Dr. Gallup ontwikkelde in 1935 het format van opinieonderzoek onder de Amerikaanse bevolking, wat bekend werd als de “Gallup poll”. Dr. Gallup is de oprichter van het bedrijf thans wordt gedreven onder de naam Gallup Inc. Gallup GmbH is een dochter van Gallup Inc. Gallup Inc. is tot de opzegging van haar lidmaatschap d.d. 1 juli 1992 lid geweest van een overkoepelende organisatie thans bekend onder de naam Gallup International. Gallup Inc. is houder van het Benelux woordmerk GALLUP.
NIPO heeft eveneens registraties voor het woordmerk GALLUP (een internationale en een Benelux inschrijving). Gallup Foundation is door NIPO opgericht.
NIPO en Gallup Inc zijn op 14 juli 1995 een schriftelijke overeenkomst aangegaan waarin NIPO haar woordmerken overdraagt aan Gallup Inc. Onderdeel van deze overeenkomst is ook een licentie aan NIPO. NIPO mag het woordmerk GALLUP in Nederland gebruiken. Gallup Inc. garandeert dat zij zelf het merk niet zal gebruiken in Nederland. NIPO heeft in 2006 deze licentieovereenkomst opgezegd.
Gallup Inc. c.s. betichten NIPO c.s. van inbreuk op het merk GALLUP. In (voorwaardelijke) reconventie eist NIPO op grond van de hierboven genoemde garantie uit de licentieovereenkomst dat Gallup c.s. ieder gebruik van hun merk in Nederland staken. Gallup International vordert na tussenkomst onder meer i) primair een verklaring voor recht dat een tweetal merken van Gallup Inc. aan haar zijn overgedragen en ii) een verklaring voor recht dat het derde merk niet jegens haar kan worden uitgeoefend door Gallup Inc.

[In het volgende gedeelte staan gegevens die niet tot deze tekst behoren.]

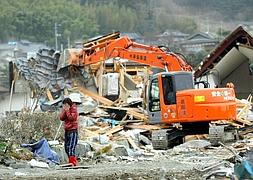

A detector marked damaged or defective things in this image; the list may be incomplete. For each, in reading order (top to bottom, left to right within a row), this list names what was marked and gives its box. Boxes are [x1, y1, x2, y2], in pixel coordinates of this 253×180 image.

damaged roof [195, 25, 253, 78]
broken wooden plank [77, 86, 112, 105]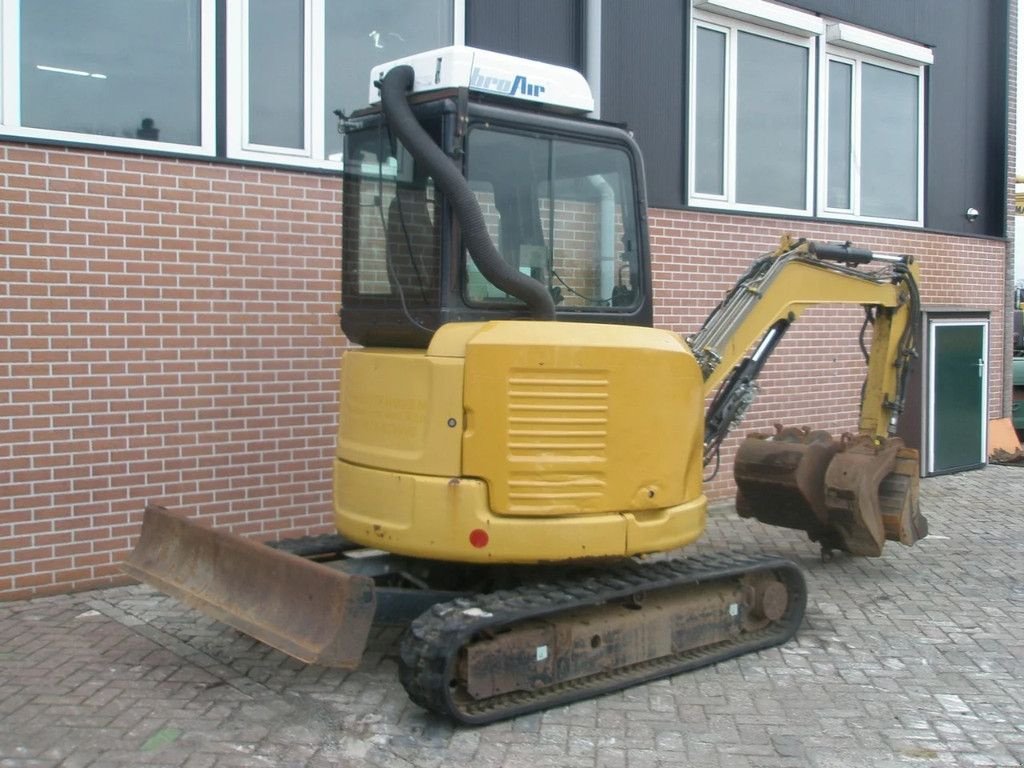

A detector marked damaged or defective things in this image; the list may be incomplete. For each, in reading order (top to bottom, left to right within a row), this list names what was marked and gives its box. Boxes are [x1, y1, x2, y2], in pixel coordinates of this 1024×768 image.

rusty bucket [737, 428, 929, 561]
rusty bucket [120, 505, 376, 667]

De rechtbank oordeelt kort gezegd dat de vorderingen van Gallup Inc. moeten worden afgewezen. NIPO c.s. en Gallup Inc. c.s. waren beide lid van de overkoepelende organisatie Gallup Intenational. In dat kader zijn afspraken gemaakt over het gebruik van het merk GALLUP. Deze afspraken houden in dat zolang NIPO c.s. lid zijn van deze organisatie het hen vrij staat om het merk te gebruiken in Nederland. Aan dit recht is volgens de rechtbank geen einde gekomen door het terugtreden van Gallup Inc. als lid van Gallup International. De vorderingen van Gallup Inc. tegen zowel NIPO c.s. als Gallup International worden om die reden afgewezen.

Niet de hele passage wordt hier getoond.